━━━━━ DATA FOR ANALYSIS

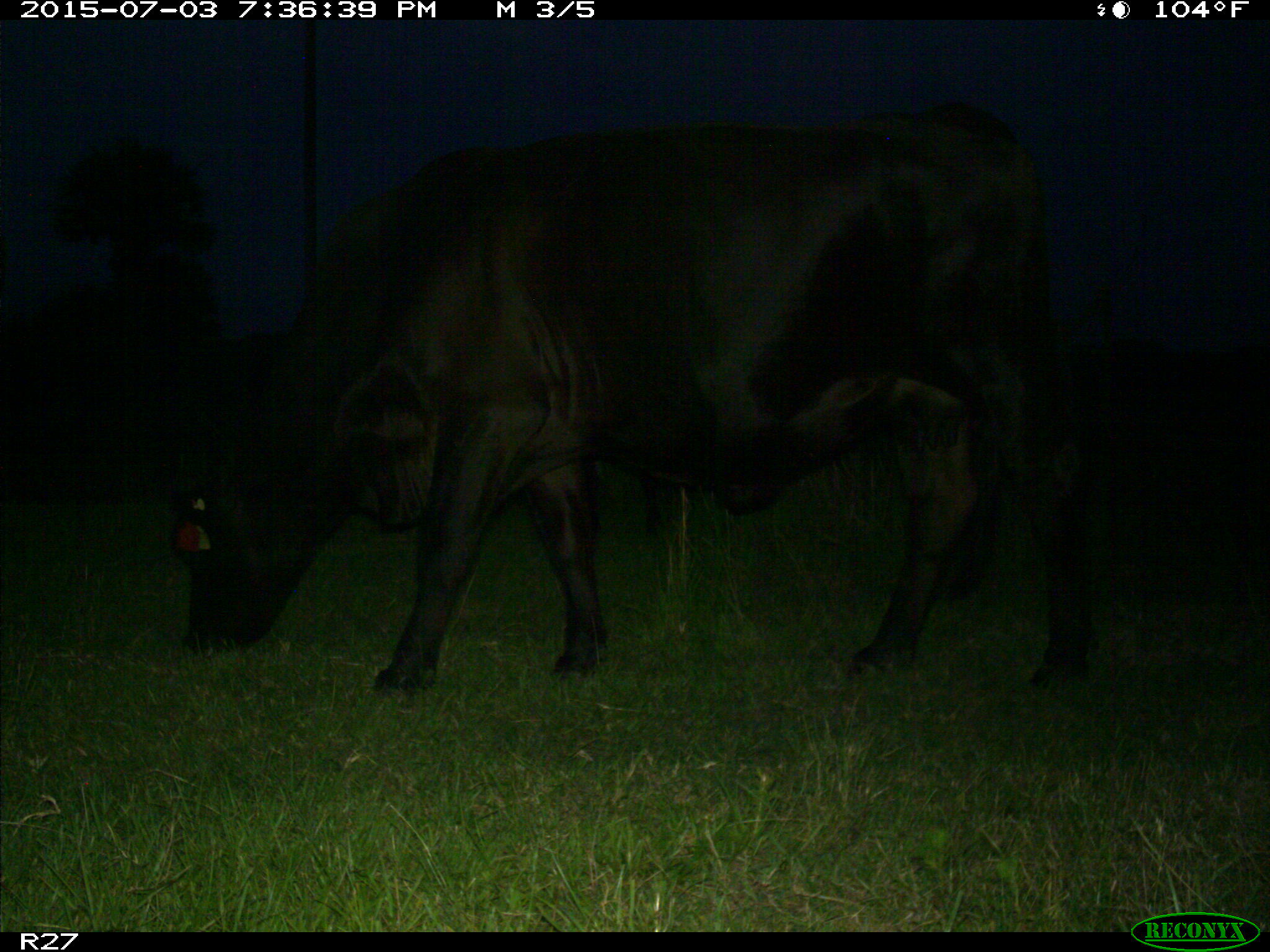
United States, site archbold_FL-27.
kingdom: Animalia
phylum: Chordata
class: Mammalia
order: Artiodactyla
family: Bovidae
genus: Bos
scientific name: Bos taurus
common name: domestic cow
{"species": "Bos taurus (domestic cow)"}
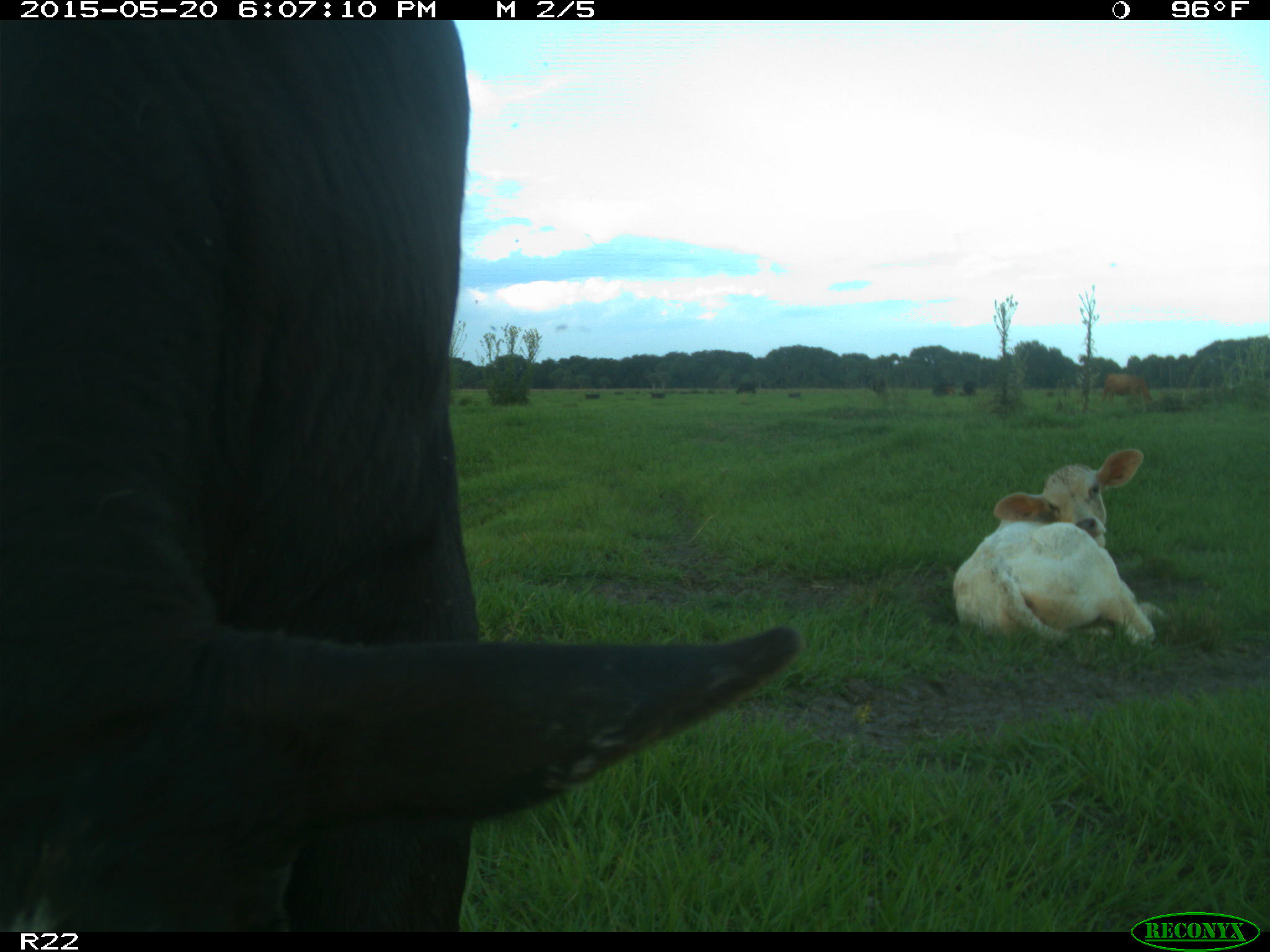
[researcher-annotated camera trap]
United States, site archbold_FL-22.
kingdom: Animalia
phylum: Chordata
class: Mammalia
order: Artiodactyla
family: Bovidae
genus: Bos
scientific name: Bos taurus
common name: domestic cow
Bos taurus (domestic cow).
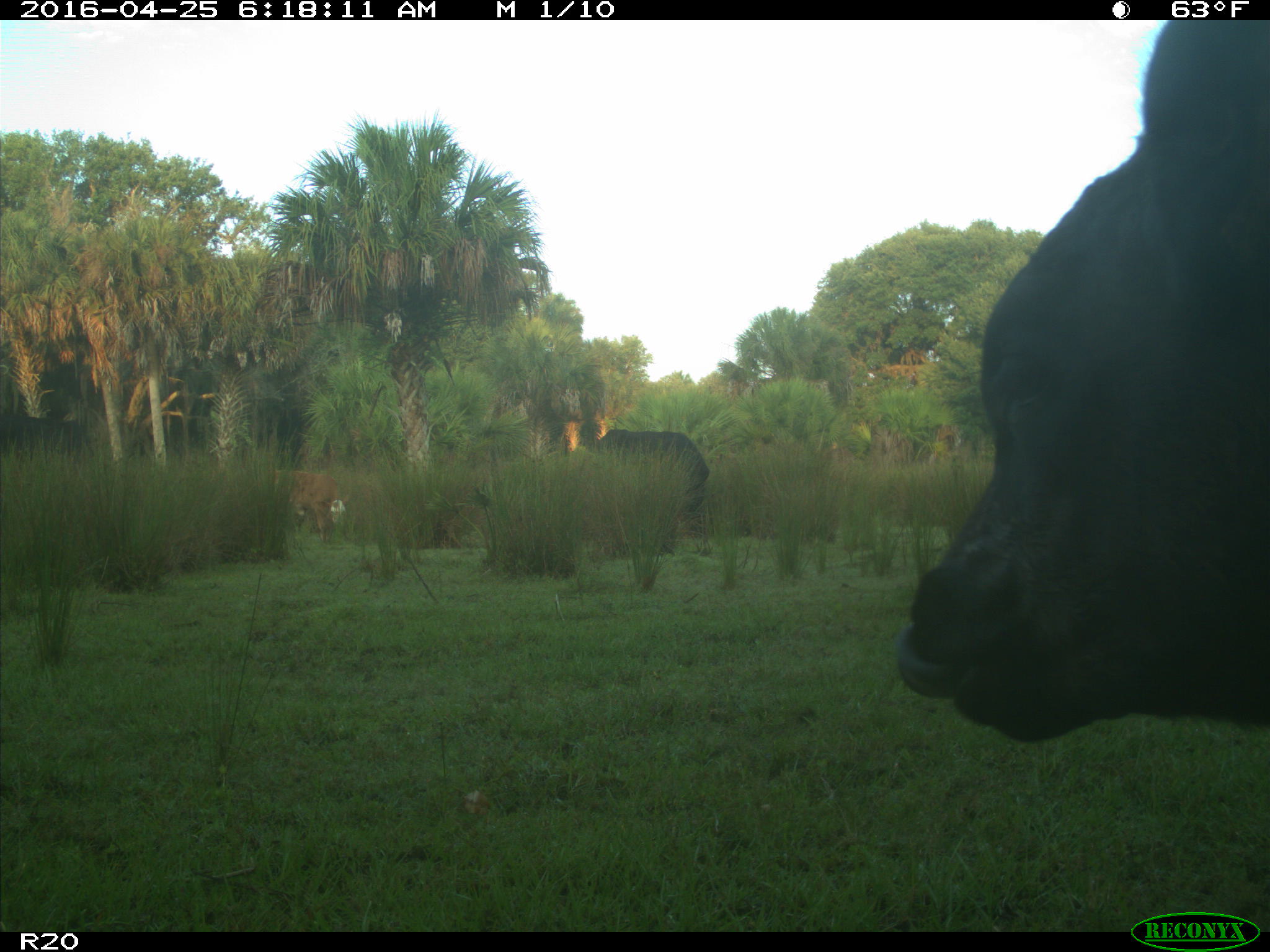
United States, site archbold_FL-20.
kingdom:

━━━━━━━━━━

## AIM OF THE EXERCISE
From the listing above, print every entry precisely and drop the pictures.

## EXERCISE SOLUTION
United States, site archbold_FL-27.
kingdom: Animalia
phylum: Chordata
class: Mammalia
order: Artiodactyla
family: Bovidae
genus: Bos
scientific name: Bos taurus
common name: domestic cow
{"species": "Bos taurus (domestic cow)"}
[researcher-annotated camera trap]
United States, site archbold_FL-22.
kingdom: Animalia
phylum: Chordata
class: Mammalia
order: Artiodactyla
family: Bovidae
genus: Bos
scientific name: Bos taurus
common name: domestic cow
Bos taurus (domestic cow).
United States, site archbold_FL-20.
kingdom:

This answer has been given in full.